Let $a_1,\ a_2,\ a_3,\ \ldots,\ a_n$ be distinct positive integers. Find $x_1,\ x_2,\ x_3,\ \ldots,\ x_n,\ y \in \mathbb{Z^+}$ such that: $$\left\{\begin{array}{rl}(x_1,x_2,\ldots,x_n)&=1\\ a_2x_1+a_3x_2+\cdots+a_nx_{n-1}+a_1 x_n & =y x_2\\ \cdots\cdots\cdots\cdots & = \cdots\cdots \\ a_n x_1+a_1 x_2+ \cdots + a_{n-1} x_n&=y x_n \end{array}\right.$$

How to solve this system equation ?

I am not good at diophantine equation and the problem above is so hard.

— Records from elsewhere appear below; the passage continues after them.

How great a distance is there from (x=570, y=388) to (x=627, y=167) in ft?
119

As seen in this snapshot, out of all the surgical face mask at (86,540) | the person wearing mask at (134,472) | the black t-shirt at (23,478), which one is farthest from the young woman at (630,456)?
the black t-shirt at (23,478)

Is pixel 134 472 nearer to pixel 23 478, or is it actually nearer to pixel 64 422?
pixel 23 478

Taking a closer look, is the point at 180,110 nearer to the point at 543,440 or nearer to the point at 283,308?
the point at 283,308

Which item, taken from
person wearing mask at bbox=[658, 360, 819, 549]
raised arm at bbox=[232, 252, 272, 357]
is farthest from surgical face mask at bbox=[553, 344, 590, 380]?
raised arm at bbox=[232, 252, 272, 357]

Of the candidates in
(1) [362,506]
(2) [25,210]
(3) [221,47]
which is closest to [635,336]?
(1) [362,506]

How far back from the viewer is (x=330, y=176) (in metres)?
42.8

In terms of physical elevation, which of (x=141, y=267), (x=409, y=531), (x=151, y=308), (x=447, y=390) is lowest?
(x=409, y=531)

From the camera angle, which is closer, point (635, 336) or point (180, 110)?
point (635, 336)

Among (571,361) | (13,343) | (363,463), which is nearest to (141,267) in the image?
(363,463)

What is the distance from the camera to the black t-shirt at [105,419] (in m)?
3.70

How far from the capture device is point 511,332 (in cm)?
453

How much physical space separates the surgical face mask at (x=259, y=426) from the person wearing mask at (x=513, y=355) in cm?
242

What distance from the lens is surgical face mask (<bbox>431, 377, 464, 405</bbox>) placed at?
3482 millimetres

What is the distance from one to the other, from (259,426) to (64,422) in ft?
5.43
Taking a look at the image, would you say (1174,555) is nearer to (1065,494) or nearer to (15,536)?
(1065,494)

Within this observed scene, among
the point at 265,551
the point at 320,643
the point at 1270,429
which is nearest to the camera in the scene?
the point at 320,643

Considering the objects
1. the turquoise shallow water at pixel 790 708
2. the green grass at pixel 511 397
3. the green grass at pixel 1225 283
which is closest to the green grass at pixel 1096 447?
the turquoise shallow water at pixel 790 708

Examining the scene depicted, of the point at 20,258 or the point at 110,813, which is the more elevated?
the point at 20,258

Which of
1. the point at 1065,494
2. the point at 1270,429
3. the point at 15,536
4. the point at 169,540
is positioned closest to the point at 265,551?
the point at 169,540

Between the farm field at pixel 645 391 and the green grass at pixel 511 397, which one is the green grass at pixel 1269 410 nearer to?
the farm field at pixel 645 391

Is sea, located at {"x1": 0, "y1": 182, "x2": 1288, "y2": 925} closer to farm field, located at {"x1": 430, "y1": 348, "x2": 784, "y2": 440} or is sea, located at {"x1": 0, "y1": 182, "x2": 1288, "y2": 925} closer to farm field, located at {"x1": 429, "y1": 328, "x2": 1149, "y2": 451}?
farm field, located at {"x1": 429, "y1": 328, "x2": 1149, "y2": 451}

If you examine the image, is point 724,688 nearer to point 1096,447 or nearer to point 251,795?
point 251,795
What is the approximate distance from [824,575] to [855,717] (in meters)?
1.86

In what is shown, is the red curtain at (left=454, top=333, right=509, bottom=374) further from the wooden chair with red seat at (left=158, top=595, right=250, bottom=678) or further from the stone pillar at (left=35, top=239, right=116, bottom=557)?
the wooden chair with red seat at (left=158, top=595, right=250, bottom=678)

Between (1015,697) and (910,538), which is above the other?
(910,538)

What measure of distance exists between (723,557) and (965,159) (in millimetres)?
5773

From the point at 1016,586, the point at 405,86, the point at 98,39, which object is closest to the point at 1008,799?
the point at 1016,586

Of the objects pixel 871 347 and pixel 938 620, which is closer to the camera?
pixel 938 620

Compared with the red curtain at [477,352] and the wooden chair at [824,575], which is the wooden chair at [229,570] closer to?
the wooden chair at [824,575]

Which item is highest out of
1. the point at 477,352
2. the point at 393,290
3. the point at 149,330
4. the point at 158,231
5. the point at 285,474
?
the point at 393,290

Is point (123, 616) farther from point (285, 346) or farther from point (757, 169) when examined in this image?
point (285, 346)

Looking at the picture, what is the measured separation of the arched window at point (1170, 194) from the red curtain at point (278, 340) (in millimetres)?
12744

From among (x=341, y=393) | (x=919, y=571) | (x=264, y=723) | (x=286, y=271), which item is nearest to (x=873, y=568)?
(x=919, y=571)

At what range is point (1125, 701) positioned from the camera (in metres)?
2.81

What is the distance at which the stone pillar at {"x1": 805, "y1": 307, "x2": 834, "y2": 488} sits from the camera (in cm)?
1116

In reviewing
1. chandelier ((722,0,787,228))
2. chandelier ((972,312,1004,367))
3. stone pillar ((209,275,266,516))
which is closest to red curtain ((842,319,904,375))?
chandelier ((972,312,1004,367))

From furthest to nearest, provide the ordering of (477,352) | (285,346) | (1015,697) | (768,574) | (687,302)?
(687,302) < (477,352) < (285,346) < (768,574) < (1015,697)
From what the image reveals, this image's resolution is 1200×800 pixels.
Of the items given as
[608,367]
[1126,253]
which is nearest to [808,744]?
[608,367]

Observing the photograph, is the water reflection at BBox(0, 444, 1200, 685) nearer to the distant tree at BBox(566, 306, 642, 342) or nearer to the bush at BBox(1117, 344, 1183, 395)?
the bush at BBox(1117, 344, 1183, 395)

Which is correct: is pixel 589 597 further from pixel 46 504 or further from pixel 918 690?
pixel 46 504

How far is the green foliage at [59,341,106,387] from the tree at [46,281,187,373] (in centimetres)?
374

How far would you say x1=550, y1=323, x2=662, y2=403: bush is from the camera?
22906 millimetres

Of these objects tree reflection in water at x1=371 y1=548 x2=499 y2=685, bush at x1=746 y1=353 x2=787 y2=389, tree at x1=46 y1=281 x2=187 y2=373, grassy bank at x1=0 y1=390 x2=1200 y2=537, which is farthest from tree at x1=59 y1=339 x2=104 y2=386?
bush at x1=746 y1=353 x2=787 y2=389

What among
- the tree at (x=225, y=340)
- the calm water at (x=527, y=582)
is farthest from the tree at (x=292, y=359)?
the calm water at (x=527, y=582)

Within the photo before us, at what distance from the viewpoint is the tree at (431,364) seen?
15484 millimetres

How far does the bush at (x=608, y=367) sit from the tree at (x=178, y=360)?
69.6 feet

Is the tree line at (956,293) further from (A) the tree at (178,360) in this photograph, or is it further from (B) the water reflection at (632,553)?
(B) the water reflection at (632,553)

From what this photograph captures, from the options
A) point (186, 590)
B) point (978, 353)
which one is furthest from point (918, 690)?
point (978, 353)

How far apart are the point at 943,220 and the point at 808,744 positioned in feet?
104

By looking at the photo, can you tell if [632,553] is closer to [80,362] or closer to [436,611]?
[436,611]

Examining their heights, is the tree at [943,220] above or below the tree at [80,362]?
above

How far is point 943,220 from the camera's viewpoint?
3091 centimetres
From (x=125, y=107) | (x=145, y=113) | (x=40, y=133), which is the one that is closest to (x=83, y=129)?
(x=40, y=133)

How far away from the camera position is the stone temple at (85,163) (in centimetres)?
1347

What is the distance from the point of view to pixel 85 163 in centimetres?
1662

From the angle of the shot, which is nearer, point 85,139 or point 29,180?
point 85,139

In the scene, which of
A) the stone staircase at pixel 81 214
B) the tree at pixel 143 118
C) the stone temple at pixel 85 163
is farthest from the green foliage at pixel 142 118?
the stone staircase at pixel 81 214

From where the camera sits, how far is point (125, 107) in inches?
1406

• The first condition is redundant; if the $x_i$'s have a common factor we may divide through by that factor in all the other equations. – vadim123 May 21 '13 at 3:24

By inspection $x_1=x_2=\ldots=x_n=1,y=\sum a_i$ is a solution.
The system is underspecified, though, so there are other solutions, e.g. for $n=2$ $$x_2=a_2, y=a_1+x_1$$ is a solution for any choice of $x_1$ with $(x_1,a_2)=1$.